Education IT News For VARs — November 27, 2013
News includes growth forecasted in the smart classroom market and a new master’s program at KU in educational technology to respond to the demand in the market for skilled IT professionals.
Growth Projected In The Smart Classroom Market
Research and Markets released the report “Education Technology and the Smart Classroom Market: Forecasts and Analysis 2013-2018.” Smart classrooms include advanced technologies that enhance the learning experience for students, including those with disabilities. A Globe Newswire release states that the report estimates the Smart Classroom market will grow at a compound annual growth rate (CAGR) of 13.9 percent from 2013 to 2018. The total market size is estimated to grow from $31.31 billion in 2013 to $59.90 billion by the year 2018.

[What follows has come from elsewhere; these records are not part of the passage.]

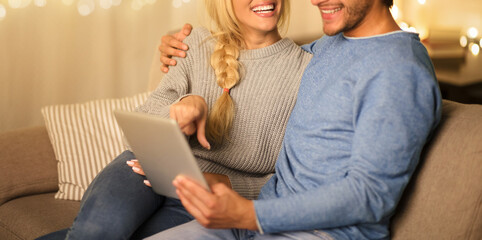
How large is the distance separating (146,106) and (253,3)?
43cm

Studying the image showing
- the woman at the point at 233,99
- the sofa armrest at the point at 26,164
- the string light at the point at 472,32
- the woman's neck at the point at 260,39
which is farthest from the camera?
the string light at the point at 472,32

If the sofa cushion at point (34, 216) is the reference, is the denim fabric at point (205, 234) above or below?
above

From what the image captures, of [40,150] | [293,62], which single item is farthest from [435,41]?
[40,150]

CMU Collecting Data On Technology’s Role In Learning
Carnegie Mellon University’s new Simon Initiative is collecting data with the goal of ensuring that technological platforms used in the classroom not only deliver information, but also result in learning. Data bank consortia will collect and store data sets from university, industry, and government sources, and plan to make the information available to learning researchers and technology developers. Along with the Simon Initiative, the university has created the Global Learning Council, with representatives from academia, industry, and non-profit organizations, committed to the use of science and technology in learning and the open sharing of data.
KU Responds To Demand For Ed Tech Professionals
The Kansas University Edwards Campus will offer its first courses next spring in a new master’s program in educational technology. An LJWorld.com article explains the degree will be offered through the KU School of Education and it will focus on teaching skills to write and design online resources for organizational training and education. The school is responding to the market demand for instructional designers, courseware developers, distance education specialists, educational technologists, and webmasters.
New Technology Alerts Athletic Trainers To Possible Head Injuries
An HispanicBusiness.com article reports on a school’s pilot of technology that can expedite medical evaluation after a head injury. The system includes sensors inside helmets that can alert athletic trainers if a football player should be removed from the game and evaluated for a concussion.
Education IT Talking Points
c/net reports Intel has acquired Kno, an educational software company. The acquisition expands Intel’s digital content to more than 225,000 titles and adds partnerships with 75 educational publishers.